Врач это заметил, усмехнулся.

— Даш, это не тот человек, который будет против наших отношений. Думаю, она наш союзник, как и Серёга.

— Ну да, — согласилась Ника.

Она хотела еще что-то добавить, но у Дарьи заиграл мобильник, и девушка ответила на звонок. Слушала с каким-то обреченным лицом и вздыхала. Закончив разговор, сказала, что должна идти на процедуры. Егор тут же подхватился на ноги и, несмотря на протест Даши, сам отвез ее. Сестра проводила его взглядом.

Егор ей казался непоколебимым, как Стоунхендж. Невозмутимым как гранит. За всю свою жизнь она ни разу не слышала, чтобы он ругался или выяснял с кем-то отношения. Даже дома он словно боялся уронить лицо и держал эмоции под контролем. Отчима, Никиного отца, он уважал и называл дядей Лёней. А вот родного отца просто обожал! Нике Владимир Викторович казался очень тихим, и она даже представить не могла, как он уживался с взрывным характером матери. А еще он был удивительно молодым! Он был младше ее отца, которому исполнилось в прошлом году пятьдесят.

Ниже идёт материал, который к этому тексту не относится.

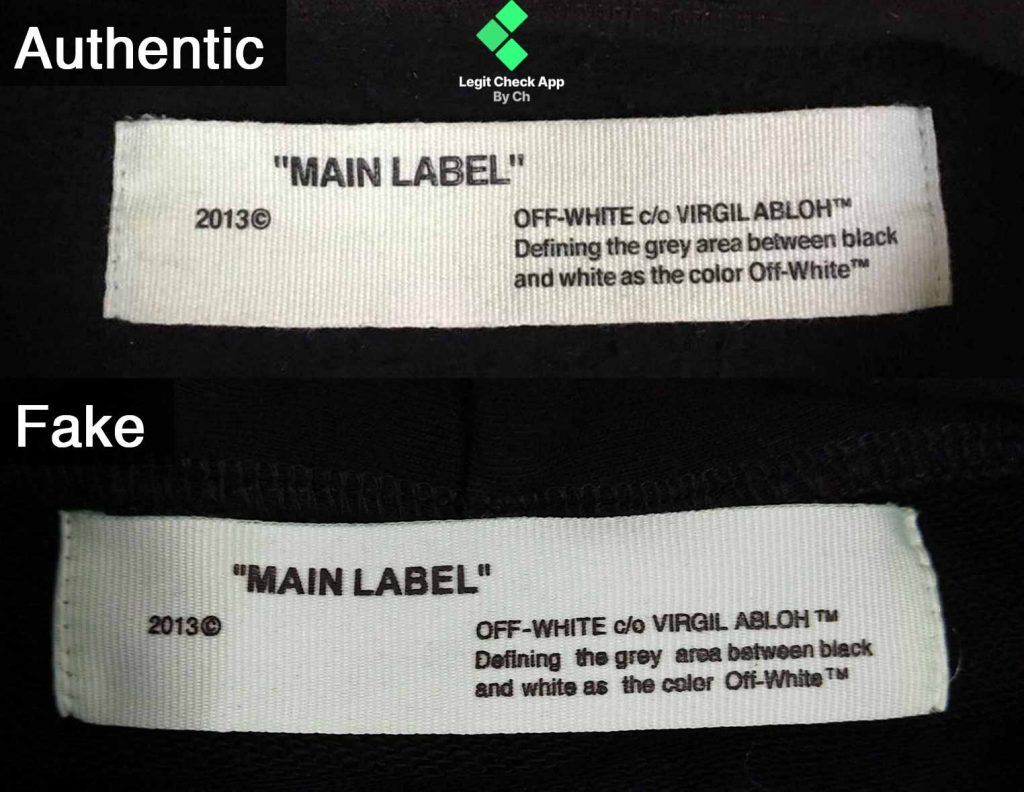 comparison fake vs real neck tag for hoodie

Егор родился, когда его родители едва окончили школу… Однако со временем большая прекрасная любовь переросла в чудовищную ненависть, и спустя четыре с половиной года молодые родители разошлись… Но отец все так же заботился о своем сыне, высылал алименты, помогал, забирал к себе на выходные. Сам свое счастье нашел во втором браке с медсестрой реабилитационного центра, куда возил десятилетнего Егора после перелома руки (тот неудачно прокатился с горки). Надежда Александровна была разведенкой с трехлетней дочкой Катей на руках. Владимир Викторович вырастил и воспитал девочку как свою. Да и она, не помня своего родного отца, звала отчима папой. Егор называл ее сестрой. У них было уютно. И говорили в доме тихо, будто боялись спугнуть благополучие и счастье. Страшно представить, как отреагирует мать, если узнает, что Ника не раз была в гостях у Надежды Александровны и Владимира Викторовича…

Егор, что-то напевая себе под нос, прошел к столу, за которым сидела сестренка, глянул на руки и только тогда сел. Вероника молчала, но не спускала взгляда с брата. А тот что-то просматривал у себя в компьютере и делал вид, что не замечает пристального внимания сестренки.

— Дыру просверлишь, — пробормотал он, так и не глянув на Нику.

— Я молчала.

— Ну да.

— Ну да. Она красивая.

— Знаю. Но если бы мне нужна была просто красивая…

— Помню, помню… ты бы женился на Анжелине Джоли. Всегда хотела спросить, а наличие у нее мужа тебя никогда не смущало?

— Ну… они уже разошлись. И я там явно не при чем. Хотя… А может она обо мне из интернета узнала?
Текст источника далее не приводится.